■ **Blok Teks**
⟨
Pakaian Sederhana itu Bagian dari Iman, Ini Penjelasan Ulama
Berilaku hidup sederhana merupakan ajaran Islam, termasuk dalam berbusana. Sayangnya, soal kesederhanaan ini terkadang kemudian menimbulkan kelucuan. Misalnya, sampai ada anjuran celaka cingkrang. Tapi, bukan semata itu masalahnya.
“Ustadz, saya kurang memahami soal ini. Mohon dijelaskan,” tanya Alifatul Azizah, warga Sukodono Sidoarjo, pada ngopibareng.id.
Untuk memahami masalah ini, KH Luthfi Bashori, Pengasuh Pesantren Ilmu Al-Quran (PIQ) Singosari Malang, memberikan penjelasan begikut:
Sy. Sahl bin Mu’adz bin Anas mendengar dari bapaknya, bahwa Nabi Muhammad Saw bersabda, “Barang siapa meninggalkan pakaian yang mahal karena ingin menundukkan dirinya kepada Allah, padahal ia sanggup membelinya, maka kelak Allah akan memanggilnya dari atas puncak-puncak kepala manusia, lalu kepadanya diberi pilihan untuk mengenakan perhiasan-perhiasan iman yang ia kehendaki.” (HR. At-Tirmidzi dan Al-Hakim).
⟩
■ **Tantangan A**
Saring entri di bawah ini dan salin setiap baris yang memuat kata "would".

[Entri dari sebuah kumpulan data]
⟨
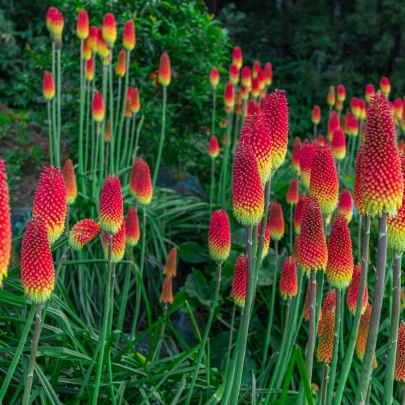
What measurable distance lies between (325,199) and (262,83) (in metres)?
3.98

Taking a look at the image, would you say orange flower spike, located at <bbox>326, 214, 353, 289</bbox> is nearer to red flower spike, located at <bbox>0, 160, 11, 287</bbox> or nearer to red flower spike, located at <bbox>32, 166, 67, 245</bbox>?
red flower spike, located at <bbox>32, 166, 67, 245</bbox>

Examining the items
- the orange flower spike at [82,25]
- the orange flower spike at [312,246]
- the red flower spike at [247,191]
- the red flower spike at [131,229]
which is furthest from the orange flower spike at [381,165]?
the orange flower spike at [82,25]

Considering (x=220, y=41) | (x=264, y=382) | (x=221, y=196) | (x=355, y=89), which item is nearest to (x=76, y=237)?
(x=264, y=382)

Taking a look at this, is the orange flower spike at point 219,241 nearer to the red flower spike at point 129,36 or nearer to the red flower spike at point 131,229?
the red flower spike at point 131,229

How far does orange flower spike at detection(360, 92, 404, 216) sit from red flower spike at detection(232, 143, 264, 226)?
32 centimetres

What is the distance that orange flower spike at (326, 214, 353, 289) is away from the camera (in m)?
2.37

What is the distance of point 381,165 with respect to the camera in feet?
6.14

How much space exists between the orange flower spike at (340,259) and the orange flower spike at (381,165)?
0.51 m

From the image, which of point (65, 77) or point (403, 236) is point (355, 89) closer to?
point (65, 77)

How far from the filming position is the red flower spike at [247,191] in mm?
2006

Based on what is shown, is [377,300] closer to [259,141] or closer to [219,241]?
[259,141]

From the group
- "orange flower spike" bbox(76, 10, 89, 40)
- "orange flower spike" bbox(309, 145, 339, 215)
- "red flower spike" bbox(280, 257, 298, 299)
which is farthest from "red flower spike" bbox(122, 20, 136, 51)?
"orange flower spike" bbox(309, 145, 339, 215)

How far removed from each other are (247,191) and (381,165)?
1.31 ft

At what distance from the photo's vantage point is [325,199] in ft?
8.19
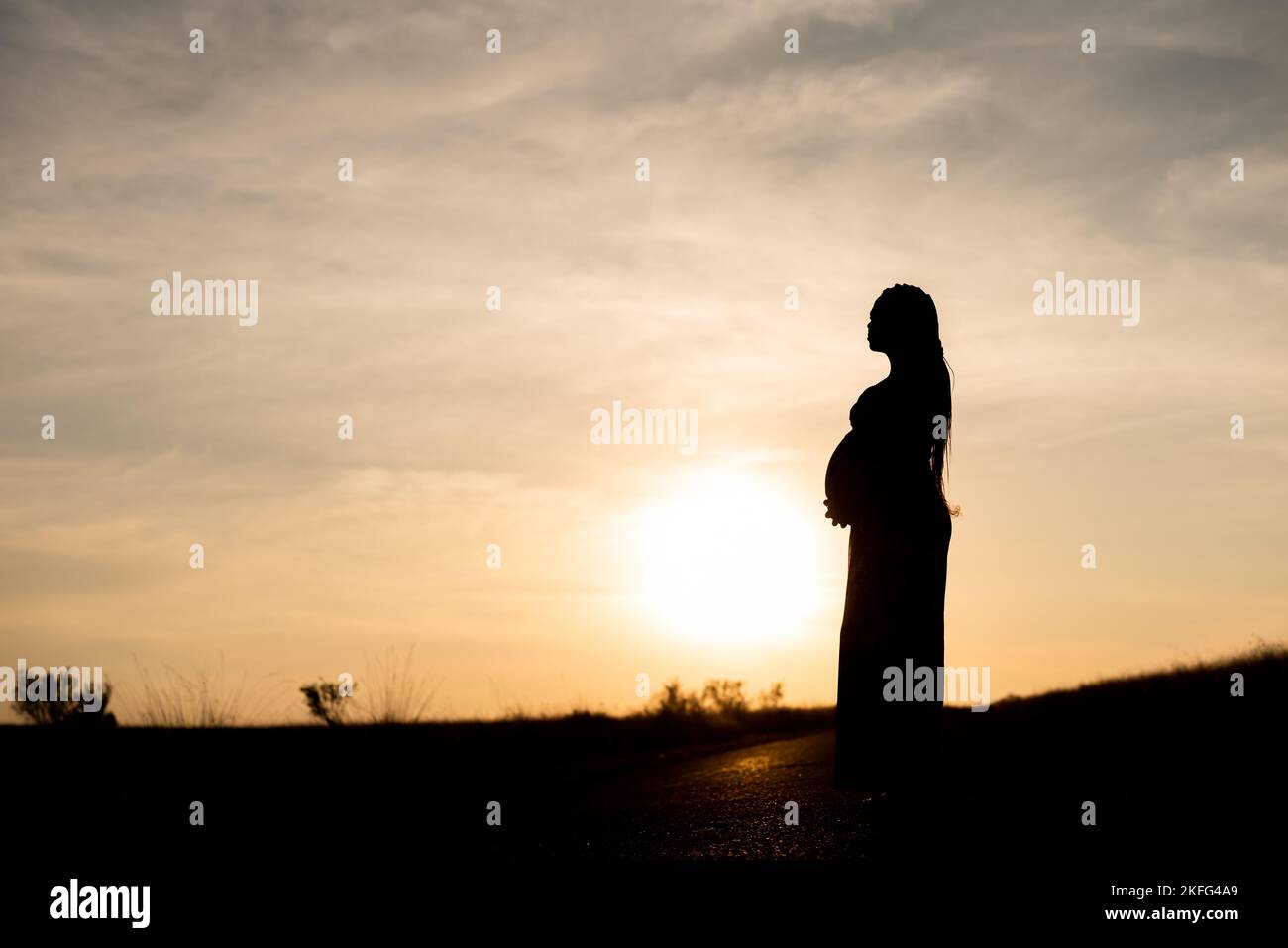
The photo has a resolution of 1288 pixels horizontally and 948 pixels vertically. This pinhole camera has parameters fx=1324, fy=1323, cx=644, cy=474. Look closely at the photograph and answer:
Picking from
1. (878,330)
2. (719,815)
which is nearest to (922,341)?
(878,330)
⟩
⟨
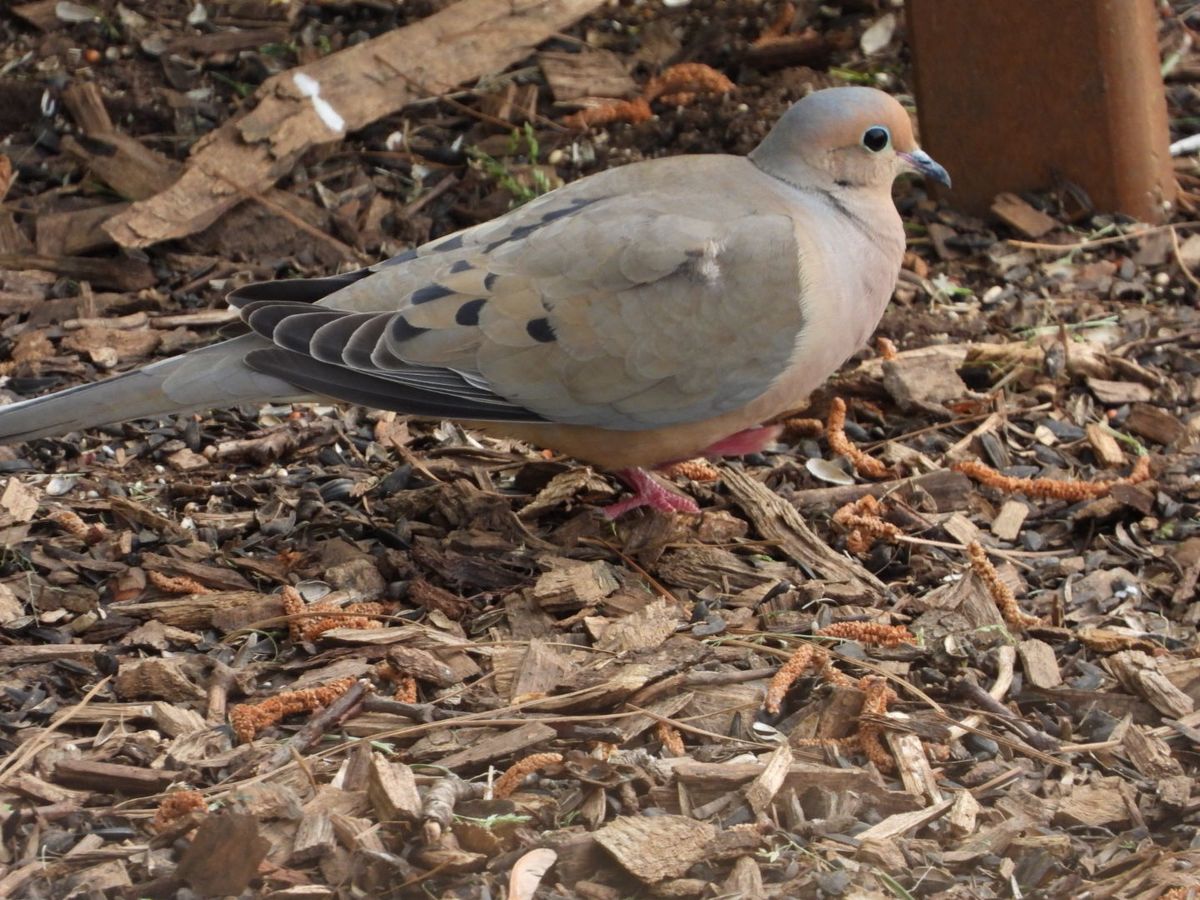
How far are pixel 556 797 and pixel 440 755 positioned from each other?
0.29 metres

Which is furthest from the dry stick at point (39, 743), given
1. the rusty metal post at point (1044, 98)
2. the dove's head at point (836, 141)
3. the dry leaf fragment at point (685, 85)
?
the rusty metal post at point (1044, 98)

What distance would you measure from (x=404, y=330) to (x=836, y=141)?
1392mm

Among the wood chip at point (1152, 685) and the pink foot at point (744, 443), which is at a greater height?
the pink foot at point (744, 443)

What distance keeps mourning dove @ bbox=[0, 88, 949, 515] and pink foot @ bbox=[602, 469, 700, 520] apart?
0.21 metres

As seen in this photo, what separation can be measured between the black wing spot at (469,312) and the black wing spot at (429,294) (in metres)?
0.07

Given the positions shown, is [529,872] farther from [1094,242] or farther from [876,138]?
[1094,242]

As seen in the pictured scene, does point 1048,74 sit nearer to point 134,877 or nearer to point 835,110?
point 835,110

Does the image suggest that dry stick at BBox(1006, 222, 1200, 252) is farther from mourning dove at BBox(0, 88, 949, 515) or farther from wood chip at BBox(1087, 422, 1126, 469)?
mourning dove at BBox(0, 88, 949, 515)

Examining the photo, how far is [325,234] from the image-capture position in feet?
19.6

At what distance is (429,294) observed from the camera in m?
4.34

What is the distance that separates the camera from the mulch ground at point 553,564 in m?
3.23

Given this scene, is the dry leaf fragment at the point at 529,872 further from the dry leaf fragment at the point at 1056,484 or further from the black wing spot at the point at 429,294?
⟩
⟨
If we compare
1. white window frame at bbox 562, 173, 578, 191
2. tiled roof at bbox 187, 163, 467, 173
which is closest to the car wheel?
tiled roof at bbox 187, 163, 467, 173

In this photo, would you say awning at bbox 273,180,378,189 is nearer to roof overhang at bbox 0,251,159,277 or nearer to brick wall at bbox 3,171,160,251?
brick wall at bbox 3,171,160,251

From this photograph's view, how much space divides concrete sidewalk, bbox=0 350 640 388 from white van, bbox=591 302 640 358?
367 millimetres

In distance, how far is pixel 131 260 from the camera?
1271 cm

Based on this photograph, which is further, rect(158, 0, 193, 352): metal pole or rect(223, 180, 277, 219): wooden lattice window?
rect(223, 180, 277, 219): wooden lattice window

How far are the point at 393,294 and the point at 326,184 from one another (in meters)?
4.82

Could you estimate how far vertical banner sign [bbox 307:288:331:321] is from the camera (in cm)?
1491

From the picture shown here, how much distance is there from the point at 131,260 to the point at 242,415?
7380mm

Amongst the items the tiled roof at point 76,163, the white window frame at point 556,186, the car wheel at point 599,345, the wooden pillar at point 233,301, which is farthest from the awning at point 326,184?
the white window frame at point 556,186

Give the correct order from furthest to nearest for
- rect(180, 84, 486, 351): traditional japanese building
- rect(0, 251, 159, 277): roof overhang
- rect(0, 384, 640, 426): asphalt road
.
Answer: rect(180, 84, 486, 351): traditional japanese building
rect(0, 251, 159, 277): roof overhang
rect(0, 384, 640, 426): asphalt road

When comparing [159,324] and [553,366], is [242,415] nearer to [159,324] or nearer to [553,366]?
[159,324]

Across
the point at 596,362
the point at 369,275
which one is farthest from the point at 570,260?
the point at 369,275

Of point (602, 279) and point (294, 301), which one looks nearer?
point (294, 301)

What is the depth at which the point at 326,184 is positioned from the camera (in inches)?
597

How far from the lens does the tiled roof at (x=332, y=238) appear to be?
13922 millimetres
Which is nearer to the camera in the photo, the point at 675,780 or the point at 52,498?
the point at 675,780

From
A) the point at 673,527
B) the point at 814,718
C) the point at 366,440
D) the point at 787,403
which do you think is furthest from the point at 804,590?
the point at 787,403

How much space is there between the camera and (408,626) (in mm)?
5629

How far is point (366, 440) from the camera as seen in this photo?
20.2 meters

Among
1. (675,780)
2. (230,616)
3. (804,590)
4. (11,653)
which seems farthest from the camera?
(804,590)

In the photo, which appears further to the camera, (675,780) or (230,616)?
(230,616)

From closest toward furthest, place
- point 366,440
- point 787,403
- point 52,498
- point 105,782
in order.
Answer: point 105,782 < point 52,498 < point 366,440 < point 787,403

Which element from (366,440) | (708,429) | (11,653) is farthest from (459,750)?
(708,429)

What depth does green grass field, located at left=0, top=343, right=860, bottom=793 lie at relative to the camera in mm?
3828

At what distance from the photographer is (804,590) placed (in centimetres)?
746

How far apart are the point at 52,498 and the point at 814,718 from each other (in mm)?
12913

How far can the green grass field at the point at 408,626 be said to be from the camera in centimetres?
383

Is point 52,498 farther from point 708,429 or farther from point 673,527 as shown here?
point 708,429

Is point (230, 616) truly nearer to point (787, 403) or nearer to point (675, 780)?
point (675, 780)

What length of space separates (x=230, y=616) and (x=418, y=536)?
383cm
⟩
■ **Tantangan B**
Lanjutkan artikel tentang pakaian sederhana sebagai bagian dari iman di atas, mulai setelah kalimat terakhir yang ditampilkan.

■ **Hasil Latihan A**
Taking a look at the image, would you say orange flower spike, located at <bbox>326, 214, 353, 289</bbox> is nearer to red flower spike, located at <bbox>0, 160, 11, 287</bbox> or nearer to red flower spike, located at <bbox>32, 166, 67, 245</bbox>?
What distance would you measure from (x=404, y=330) to (x=836, y=141)?
In this photo, would you say awning at bbox 273,180,378,189 is nearer to roof overhang at bbox 0,251,159,277 or nearer to brick wall at bbox 3,171,160,251?

■ **Hasil Latihan B**
Ternyata memilih pakaian itu sangat berpengaruh dalam kelanjutan hidup di akhrirat nanti. Orang yang mampu membeli dan memilih pakaian yang mahal, namun ia lebih senang menggunakan pakaian yang sederhana, karena menjaga hatinya agar tidak sombong, maka di akhirat kelak ia akan mendapatkan ganti pakaian yang mewah dan kedudukan yang tinggi di sisi Allah.
Sy. Abi Umamah bin Tsa’labah mengutarakan, bahwa Nabi Muhammad SAW bersabda, “Sesungguhnya pakaian sederhana termasuk iman. Sesungguhnya pakaian sederhana termasuk iman.” (HR. Abu Dawud dan Ibnu Majah).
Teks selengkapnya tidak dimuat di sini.